◆ **Opdrachtomschrijving**:
(1) Schrijf uit de tekst over de huizenprijzen letterlijk het gedeelte over dat begint bij "De huizenprijzen zijn" en doorloopt tot en met "opzichte van 1999.".
(2) Waarom schakelde de NVM volgens de tekst over de huizenprijzen in 1996 over op mediane verkoopprijzen? Licht dit toe in één tot drie zinnen.
(3) Vul de tekst over de huizenprijzen aan met een vervolg dat aansluit op de laatste zin.

◆ **Leestekst**:
● ● ● ● ● ● ●
VERENIGING EIGEN HUIS

Eigen Huis: Verwarring over huizenprijzen

De huizenprijzen zijn volgens de NVM in 2000 met 11,9 procent gestegen. De NVM hanteert echter een nieuwe rekenmethode. Volgens de oude methode komt de stijging volgens 'vereniging eigen huis'echter uit op 14,7 procent. De informatie van de NVM kan kopers en verkopers op het verkeerde been zetten. Het Kadaster publiceerde een stijging van de gemiddelde huizenprijzen in 2000 van 20 procent ten opzichte van 1999.

Voor de consument is daarmee de verwarring volledig. Zijn de prijzen nu met 11,9, 14,7 of met 20 procent gestegen? De 'vereniging eigen huis' dringt er bij de NVM en het Kadaster op aan éénduidige informatie te verstrekken over de ontwikkeling van de huizenprijzen. Het is voor de consument van groot belang om over heldere en volledige marktinformatie te beschikken.

Vroeger werd de gemiddelde prijs van koopwoningen vermeld. In 1996 schakelde de NVM over naar mediane verkoopprijzen. Daarmee haalde de NVM de invloed van extreem hoge en lage huizenprijzen uit het algemene cijfer: dat gaf een betrouwbaarder beeld van de prijsontwikkeling. De mediane prijs ligt meestal 5 à 10 procent lager dan de gemiddelde prijs.
● ● ● ● ● ● ●
◆ **Datasetonderdeel**:
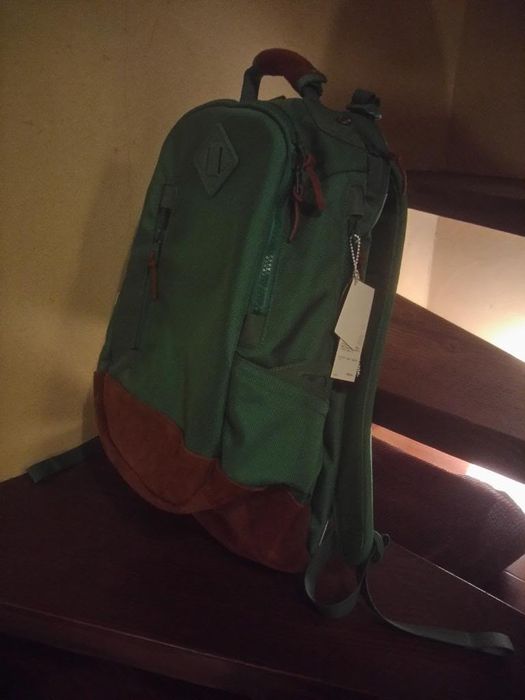 Visvim Visvim Ballistic Backpack Size ONE SIZE - 1 Preview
● ● ● ● ● ● ●
◆ **Uitgewerkte opgaven**:
(1)
De huizenprijzen zijn volgens de NVM in 2000 met 11,9 procent gestegen. De NVM hanteert echter een nieuwe rekenmethode. Volgens de oude methode komt de stijging volgens 'vereniging eigen huis'echter uit op 14,7 procent. De informatie van de NVM kan kopers en verkopers op het verkeerde been zetten. Het Kadaster publiceerde een stijging van de gemiddelde huizenprijzen in 2000 van 20 procent ten opzichte van 1999.

(2) De NVM wilde de invloed van extreem hoge en lage huizenprijzen uit het algemene cijfer halen. Dat gaf een betrouwbaarder beeld van de prijsontwikkeling.

(3)
Vorig jaar schakelde de NVM over op een systeem waarbij niet meer jaren met elkaar worden vergeleken, maar kwartalen. Bijvoorbeeld het vierde kwartaal 2000 ten opzichte van het derde kwartaal 2000. Dat gebeurt niet op basis van normale (mediane) kwartaalcijfers, maar op basis van kwartaalcijfers die eerst zijn omgerekend ('geannualiseerd') naar jaarcijfers.

Overdreven
Een verviervoudiging van de stijging in één kwartaal geeft de stijging op jaarbasis. Door deze rekenmethode wordt een verandering in één van de kwartalen in feite opgeblazen. Het geannualiseerde cijfer geeft hierdoor een vertekend beeld van de feitelijke prijsontwikkeling. Op die manier geeft ook het geannualiseerde cijfer van het vierde kwartaal 2000 een overdreven beeld.
Op grond van dit cijfer komt de NVM tot de conclusie dat de huizenprijzen in 2000 met 11,9 procent zijn gestegen. De NVM meldt de gewijzigde rekenmethode niet in de schriftelijke overzichten die aan de (regionale) pers worden verstrekt. Ook is onduidelijk hoe de prijsstijging -en met welke rekenmethode- zich verhoudt tot voorgaande jaren. Door met eerdere jaren te vergelijken, wordt immers bepaald hoe de markt zich ontwikkelt.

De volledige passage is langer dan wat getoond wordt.